→ **ACTION ITEM**
According to the article on a fourth Covid vaccine dose, how high is the non-attendance rate at some vaccination centres?

(Beginning of QUOTED PASSAGE)

Fourth Covid vaccine may be needed to protect against Omicron, Tánaiste says

Fourth Covid vaccine may be needed to protect against Omicron, Tánaiste says

Mr Varadkar said that when a new or updated vaccine that specifically targets Omicron becomes available, the Government would 'of course' roll it out. File picture

A fourth Covid vaccine dose may be required to protect against the new Omicron variant, the Tánaiste has indicated.

Leo Varadkar has said a Covid vaccine may also be something people have to get on an annual basis in the future, similar to the flu jab that is administered every winter.

Encouraging everyone to get the booster shot when they are called for one, Mr Varadkar said that when a new or updated vaccine that specifically targets Omicron becomes available, the Government would "of course" roll it out.

"But we don't know when that is yet, it's more likely to be three months or more and I think it's advisable that people get the third dose.

They may well then get a fourth dose later down the line because the evidence from Israel is that, unfortunately, immunity wanes from the third dose as well.

"So it very may well be the case that this is a vaccine that particularly people with medical conditions might have to have on an annual basis as we do with the flu," he said.

Mr Varadkar said the rollout of vaccines to five-11-year-olds, which has now been approved by the National Immunisation Advisory Committee (Niac), would be a "massive challenge" but pointed to the highly successful vaccine programme for adults and teenagers.

Speaking in Drogheda, Co Louth, Mr Varadkar said it was still anticipated that existing vaccines would still give a very high level of protection against severe illness, hospitalisation and death.

"We're still learning about the Omicron variants, there isn't an awful lot that we know about it, we're getting scraps of information based on small studies," Mr Varadkar said.

Non-attendance at vaccine centres

When asked about non-attendance levels at vaccine centres across the country, the Tánaiste suggested this could be for a number of reasons and should not be put solely down to booster vaccine hesitancy.

"I wonder if maybe there are problems in the booking system or whether there are issues that need to be ironed out. I've heard anecdotally that people are getting appointments when they've already had their third dose or people getting two appointments or not being able to cancel them," he said.

"But we know from the first phase and the second phase of the vaccine programme that we can iron out these issues and we will

But he said in some vaccination centres the non-attendance rate is as high as 50% which is "unusual".

The chair of the Irish Medical Organisation’s GP Committee Dr Denis McCauley described the failure of people to attend booster vaccine appointments at vaccination centres as “very disrespectful.”

He said there have been very few no-shows at GP surgeries as people know their GP personally.

If you get a vaccine appointment, make sure that you go there rather than getting your hair done or going shopping or if it is a work thing, stay on the helpline to get a new appointment.

“Be respectful of the mass vaccination centres. These are people who are working very hard and it is very disrespectful to have over 80,000 people not turn up in one week. It is not appropriate. You wouldn’t do it to your GP so why are you doing it to these healthcare workers,” he told Newstalk Breakfast.

(End of QUOTED PASSAGE)
(Beginning of RECORD SET)

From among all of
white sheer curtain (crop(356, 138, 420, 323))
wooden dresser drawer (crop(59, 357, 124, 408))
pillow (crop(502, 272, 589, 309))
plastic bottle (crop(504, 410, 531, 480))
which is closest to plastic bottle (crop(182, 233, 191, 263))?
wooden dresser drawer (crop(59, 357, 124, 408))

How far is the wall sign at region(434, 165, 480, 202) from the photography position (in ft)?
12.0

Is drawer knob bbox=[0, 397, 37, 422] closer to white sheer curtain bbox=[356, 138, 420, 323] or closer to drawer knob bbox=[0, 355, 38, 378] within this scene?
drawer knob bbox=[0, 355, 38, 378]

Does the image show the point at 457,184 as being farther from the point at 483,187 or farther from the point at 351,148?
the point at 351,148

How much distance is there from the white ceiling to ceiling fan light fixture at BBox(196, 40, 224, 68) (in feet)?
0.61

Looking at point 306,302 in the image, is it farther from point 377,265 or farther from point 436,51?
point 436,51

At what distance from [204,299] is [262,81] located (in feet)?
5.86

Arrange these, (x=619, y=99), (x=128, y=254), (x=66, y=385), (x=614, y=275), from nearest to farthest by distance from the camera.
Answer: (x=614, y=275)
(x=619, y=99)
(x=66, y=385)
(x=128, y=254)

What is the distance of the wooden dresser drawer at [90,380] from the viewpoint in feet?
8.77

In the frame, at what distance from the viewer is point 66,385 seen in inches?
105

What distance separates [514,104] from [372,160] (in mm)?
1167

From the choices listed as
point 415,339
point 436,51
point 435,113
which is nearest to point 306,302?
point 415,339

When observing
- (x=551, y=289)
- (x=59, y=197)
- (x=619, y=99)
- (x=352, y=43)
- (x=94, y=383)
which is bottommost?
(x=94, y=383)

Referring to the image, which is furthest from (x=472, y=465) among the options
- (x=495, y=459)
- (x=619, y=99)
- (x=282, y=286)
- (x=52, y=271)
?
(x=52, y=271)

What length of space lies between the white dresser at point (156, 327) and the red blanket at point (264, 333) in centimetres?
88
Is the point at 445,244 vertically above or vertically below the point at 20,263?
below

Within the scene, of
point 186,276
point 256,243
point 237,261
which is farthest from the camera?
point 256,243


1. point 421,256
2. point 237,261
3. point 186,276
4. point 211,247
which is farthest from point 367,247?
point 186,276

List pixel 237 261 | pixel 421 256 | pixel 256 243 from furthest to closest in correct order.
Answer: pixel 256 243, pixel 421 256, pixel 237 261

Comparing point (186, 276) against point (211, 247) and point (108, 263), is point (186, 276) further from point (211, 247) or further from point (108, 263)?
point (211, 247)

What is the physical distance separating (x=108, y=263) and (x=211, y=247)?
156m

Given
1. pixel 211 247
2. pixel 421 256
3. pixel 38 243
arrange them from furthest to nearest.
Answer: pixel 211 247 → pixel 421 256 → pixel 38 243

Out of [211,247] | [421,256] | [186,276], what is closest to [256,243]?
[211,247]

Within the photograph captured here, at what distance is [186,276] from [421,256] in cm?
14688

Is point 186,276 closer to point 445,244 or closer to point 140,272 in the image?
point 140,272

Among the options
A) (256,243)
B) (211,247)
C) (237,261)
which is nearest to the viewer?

(End of RECORD SET)
(Beginning of RECORD SET)

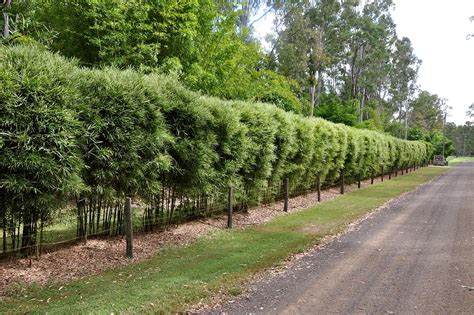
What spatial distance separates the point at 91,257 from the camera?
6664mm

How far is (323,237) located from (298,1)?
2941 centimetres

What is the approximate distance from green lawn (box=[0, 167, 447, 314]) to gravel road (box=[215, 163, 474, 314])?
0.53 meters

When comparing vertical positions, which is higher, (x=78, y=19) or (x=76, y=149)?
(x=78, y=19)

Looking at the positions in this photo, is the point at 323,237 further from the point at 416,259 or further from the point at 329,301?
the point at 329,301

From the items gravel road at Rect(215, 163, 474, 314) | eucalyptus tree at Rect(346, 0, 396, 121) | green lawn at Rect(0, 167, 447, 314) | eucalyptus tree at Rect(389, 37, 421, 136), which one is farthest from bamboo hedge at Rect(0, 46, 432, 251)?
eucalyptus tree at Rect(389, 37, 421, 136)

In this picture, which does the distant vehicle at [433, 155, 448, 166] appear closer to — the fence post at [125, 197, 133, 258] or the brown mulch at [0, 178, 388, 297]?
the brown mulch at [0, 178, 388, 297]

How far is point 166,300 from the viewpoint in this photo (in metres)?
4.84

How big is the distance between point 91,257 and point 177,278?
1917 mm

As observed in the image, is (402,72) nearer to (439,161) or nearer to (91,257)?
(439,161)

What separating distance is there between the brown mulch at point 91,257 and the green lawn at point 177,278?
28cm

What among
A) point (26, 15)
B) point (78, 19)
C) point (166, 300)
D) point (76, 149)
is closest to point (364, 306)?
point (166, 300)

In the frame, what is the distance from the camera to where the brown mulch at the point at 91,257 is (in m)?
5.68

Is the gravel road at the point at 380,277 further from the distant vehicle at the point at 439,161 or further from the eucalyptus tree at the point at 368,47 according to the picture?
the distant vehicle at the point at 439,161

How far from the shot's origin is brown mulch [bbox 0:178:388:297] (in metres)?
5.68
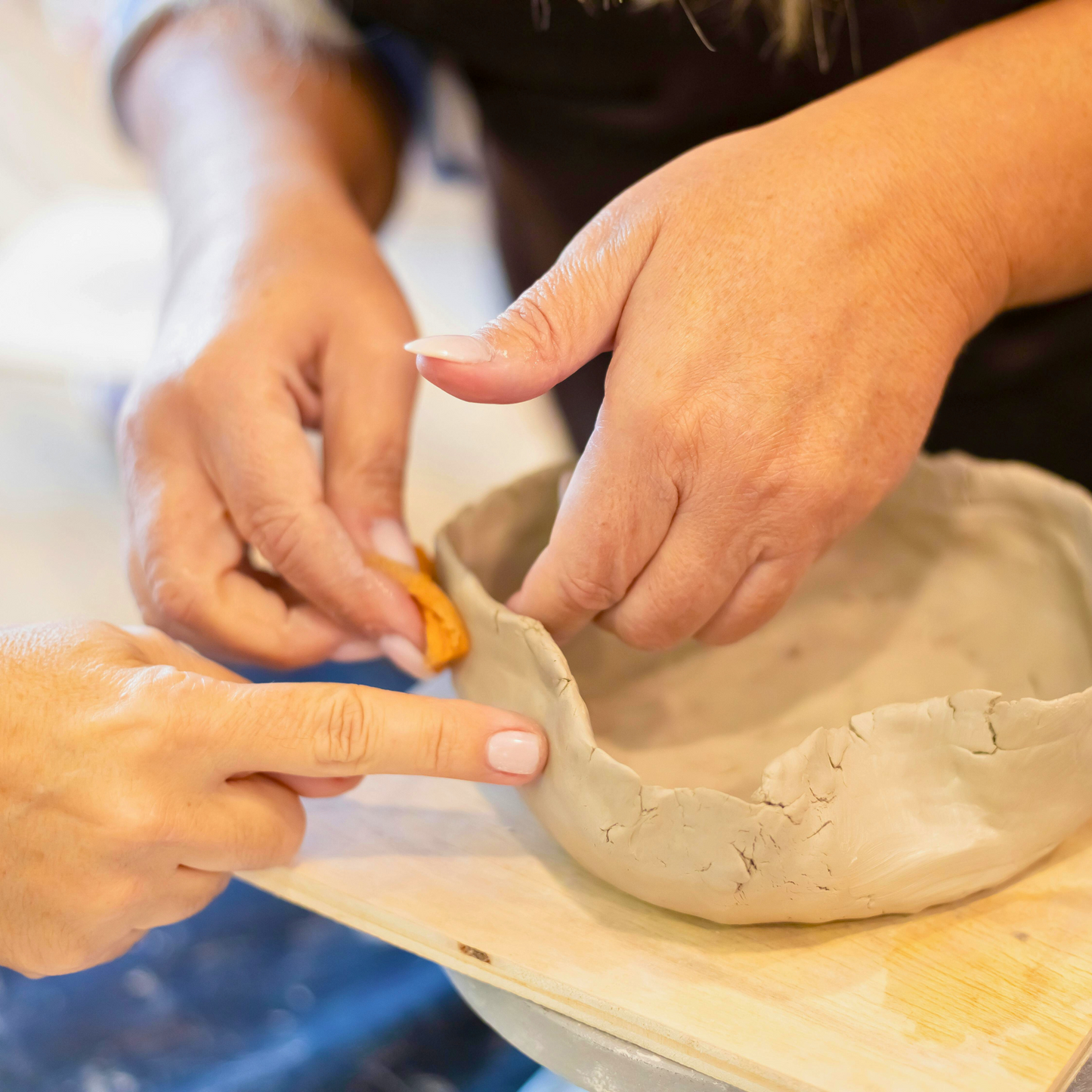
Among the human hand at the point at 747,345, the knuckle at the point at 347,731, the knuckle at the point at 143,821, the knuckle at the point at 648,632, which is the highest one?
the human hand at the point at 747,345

(End of RECORD SET)
(Beginning of RECORD SET)

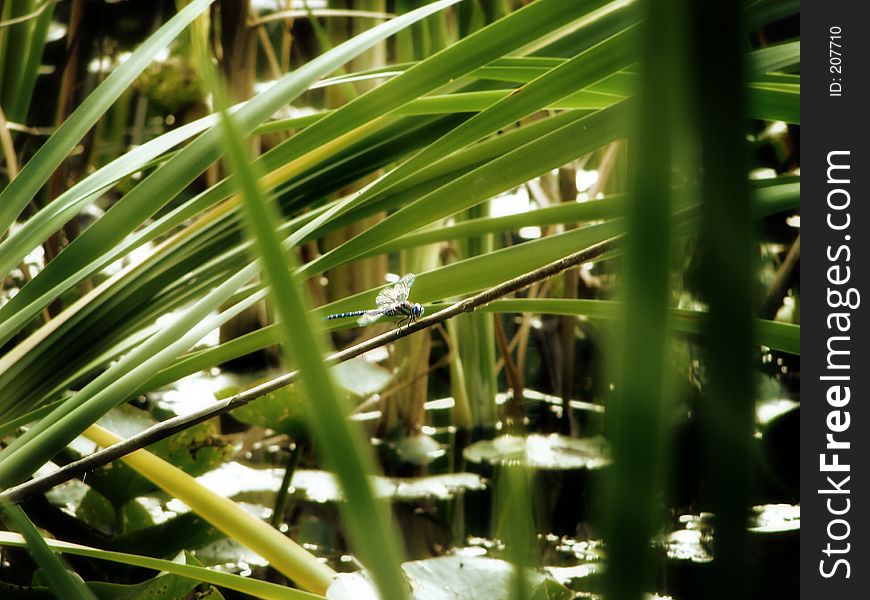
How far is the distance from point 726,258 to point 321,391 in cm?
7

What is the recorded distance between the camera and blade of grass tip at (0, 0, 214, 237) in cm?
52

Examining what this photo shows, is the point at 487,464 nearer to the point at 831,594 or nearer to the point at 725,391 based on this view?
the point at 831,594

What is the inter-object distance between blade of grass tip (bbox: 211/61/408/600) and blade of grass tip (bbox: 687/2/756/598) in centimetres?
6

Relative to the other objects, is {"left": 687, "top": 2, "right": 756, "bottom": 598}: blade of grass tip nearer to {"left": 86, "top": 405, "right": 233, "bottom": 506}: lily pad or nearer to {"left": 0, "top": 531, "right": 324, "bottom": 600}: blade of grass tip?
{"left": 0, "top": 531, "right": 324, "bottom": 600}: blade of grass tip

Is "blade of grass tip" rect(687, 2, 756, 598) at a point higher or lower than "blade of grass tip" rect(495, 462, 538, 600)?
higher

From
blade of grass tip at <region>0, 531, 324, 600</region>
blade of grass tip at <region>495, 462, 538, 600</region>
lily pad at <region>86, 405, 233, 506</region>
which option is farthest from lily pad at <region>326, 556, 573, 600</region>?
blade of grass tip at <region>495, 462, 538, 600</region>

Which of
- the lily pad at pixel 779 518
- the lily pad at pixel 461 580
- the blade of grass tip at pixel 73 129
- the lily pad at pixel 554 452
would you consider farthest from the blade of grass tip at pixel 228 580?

(End of RECORD SET)

→ **ANSWER TO THIS EXERCISE**
As high as 50%.